The makers of Stella Artois and Benson & Hedges were last night among 35 companies ordered to stump up more than half a billion pounds in unpaid taxes after deals they had with the Belgian government were ruled illegal.

European Commission competition officials said Belgium had wrongly given tax breaks worth 700million euros (£524m) under a scheme that helped multinationals reduce their taxable profits by up to 90 per cent.

British American Tobacco, which makes Dunhill, Lucky Strike and Pall Mall, and brewer AB Inbev, whose brands include Budweiser, Corona and Beck’s, were named as among the companies that had benefited.

Competition Commissioner Margrethe Vestager said: ‘The European Commission has concluded that selective tax advantages granted by Belgium under its “excess profit” tax scheme are illegal under EU state aid rules.

‘Belgium has given a select number of multinationals substantial tax advantages that break EU state aid rules. It distorts competition on the merits by putting smaller competitors who are not multinational on an unequal footing.’

Under the tax scheme, launched in 2005 with the tagline ‘Only in Belgium’, international companies were encouraged to invest in the country with the promise they could cut their tax bills.

Instead of paying tax on their full profits, companies were taxed on hypothetical profits of what it was estimated a smaller company without their international scale and global brand recognition would earn.

The EU tax investigation follows those looking at Apple’s deals with Ireland, coffee-shop chain Starbucks’s arrangements with The Netherlands and McDonald’s with Luxembourg.
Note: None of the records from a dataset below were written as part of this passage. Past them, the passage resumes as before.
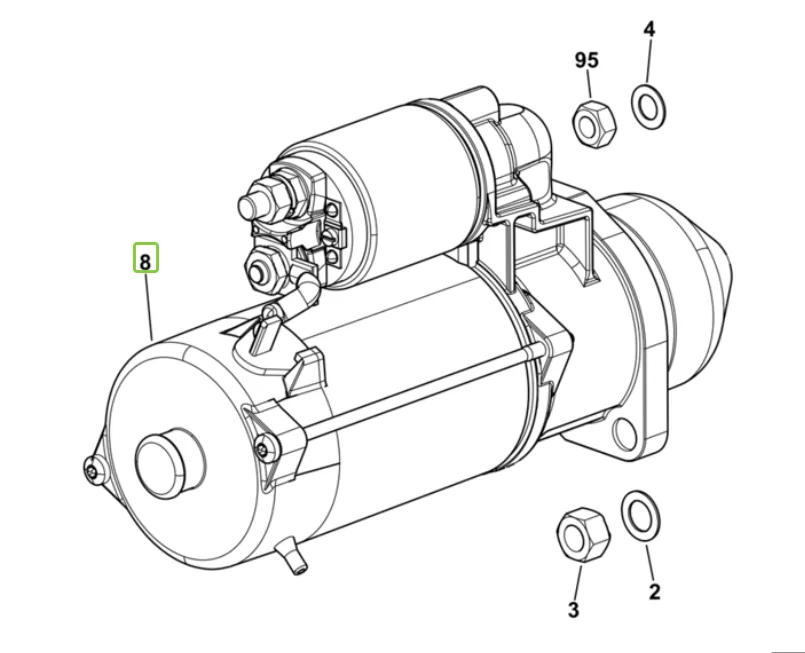 95

4

8

3

2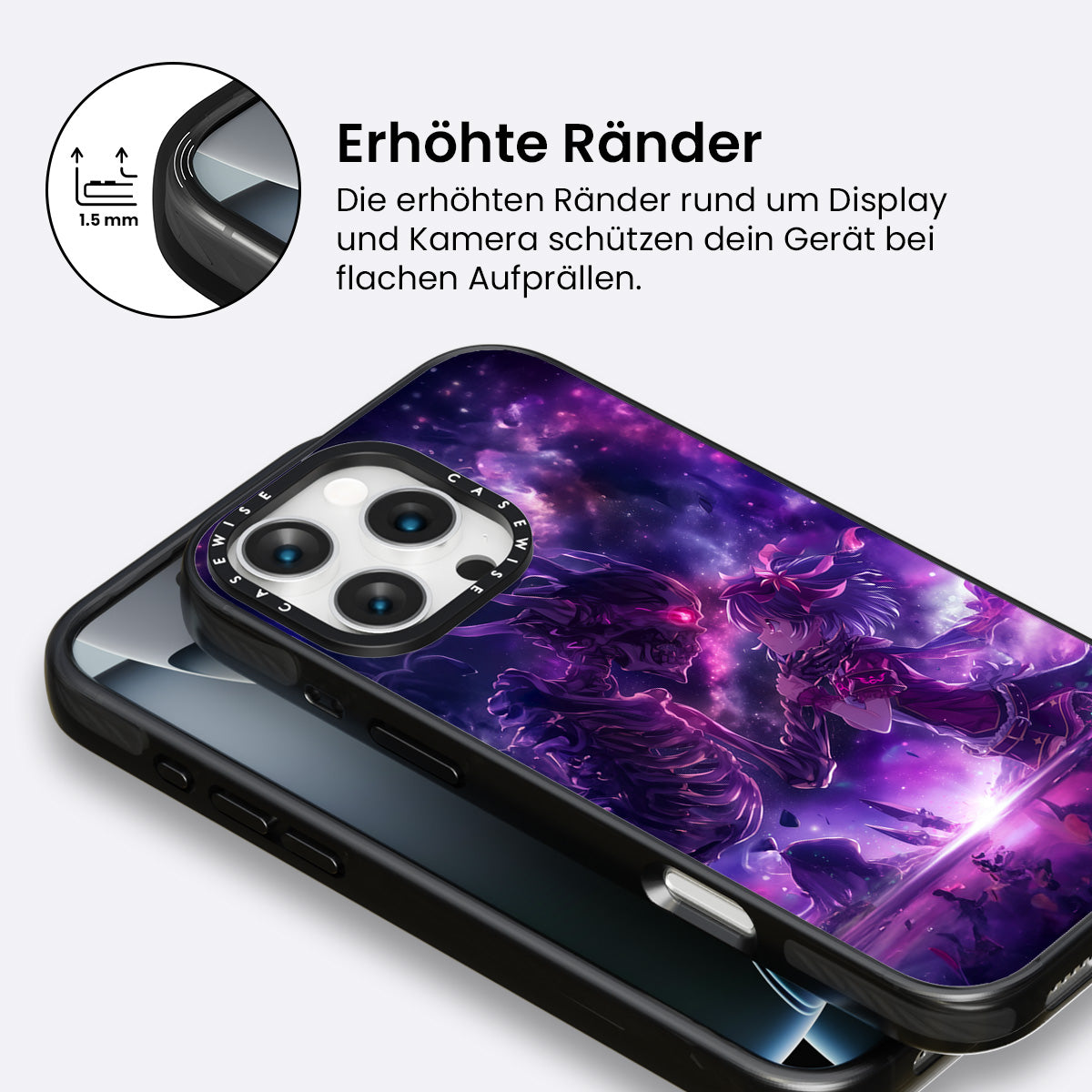 1.5 mm

Erhöhte Ränder

Die erhöhten Ränder rund um Display und Kamera schützen dein Gerät bei flachen Aufprällen.

CASEWISE CASEWISE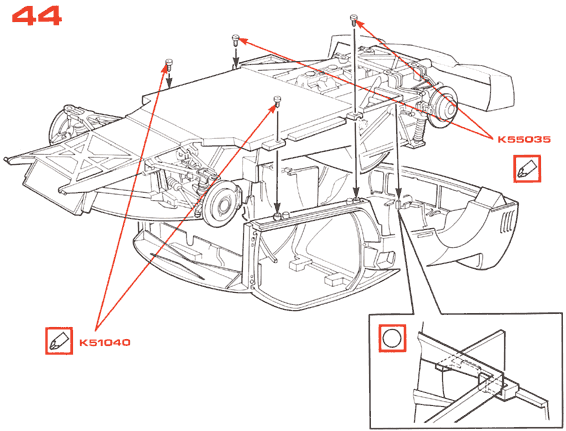 44

K55035

K51040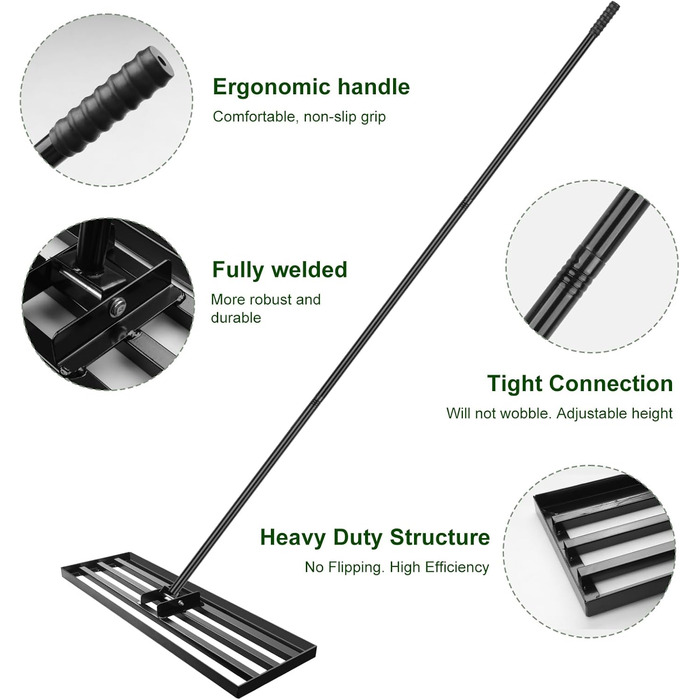 Ergonomic handle
Comfortable, non-slip grip

Fully welded
More robust and durable

Tight Connection
Will not wobble. Adjustable height

Heavy Duty Structure
No Flipping. High Efficiency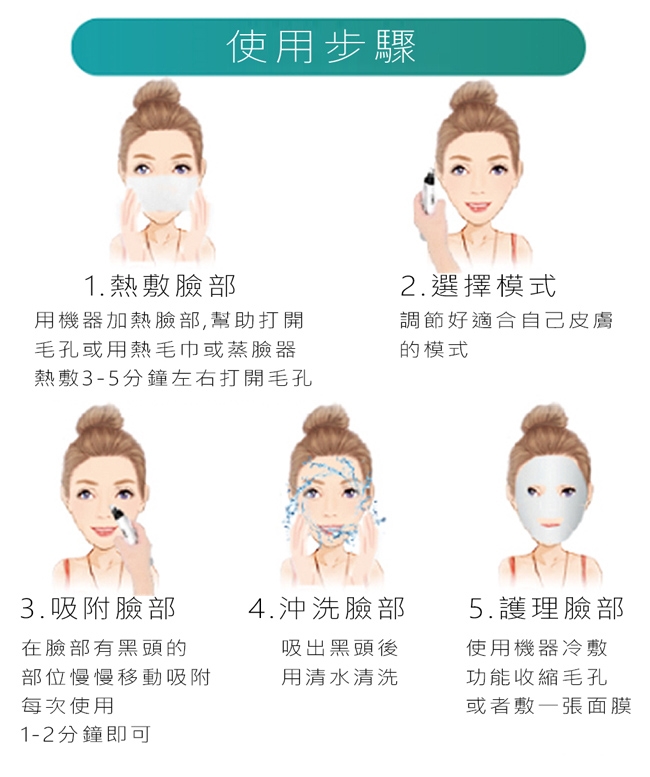 使用步驟

1.熱敷臉部
用機器加熱臉部,幫助打開毛孔或用熱毛巾或蒸臉器熱敷3-5分鐘左右打開毛孔

2.選擇模式
調節好適合自己皮膚的模式

3.吸附臉部
在臉部有黑頭的部位慢慢移動吸附每次使用1-2分鐘即可

4.沖洗臉部
吸出黑頭後用清水清洗

5.護理臉部
使用機器冷敷功能收縮毛孔或者敷一張面膜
In October, the Commission decided that Luxembourg and the Netherlands had granted unfair tax advantages to Fiat and Starbucks, respectively, and ordered the firms to repay some taxes.

EU rules say some tax breaks offered to big companies breach the bloc’s rules on state aid, as they amount to a government subsidy that is aimed at attracting multinationals to do business in certain countries.

Belgian finance minister Johan Van Overtveldt yesterday said: ‘At this point we do not exclude any option. This also applies to the possibility of an appeal against the decision.’

An AB Inbev spokesman said: ‘While we are disappointed by this decision, we remain confident that our tax rulings are in full compliance with the EU jurisprudence on state aid and that we have always complied with Belgian and international tax provisions.

‘We will consider our options, taking into account the reactions by the Belgian authorities.’

British American Tobacco did not respond to a request for comment.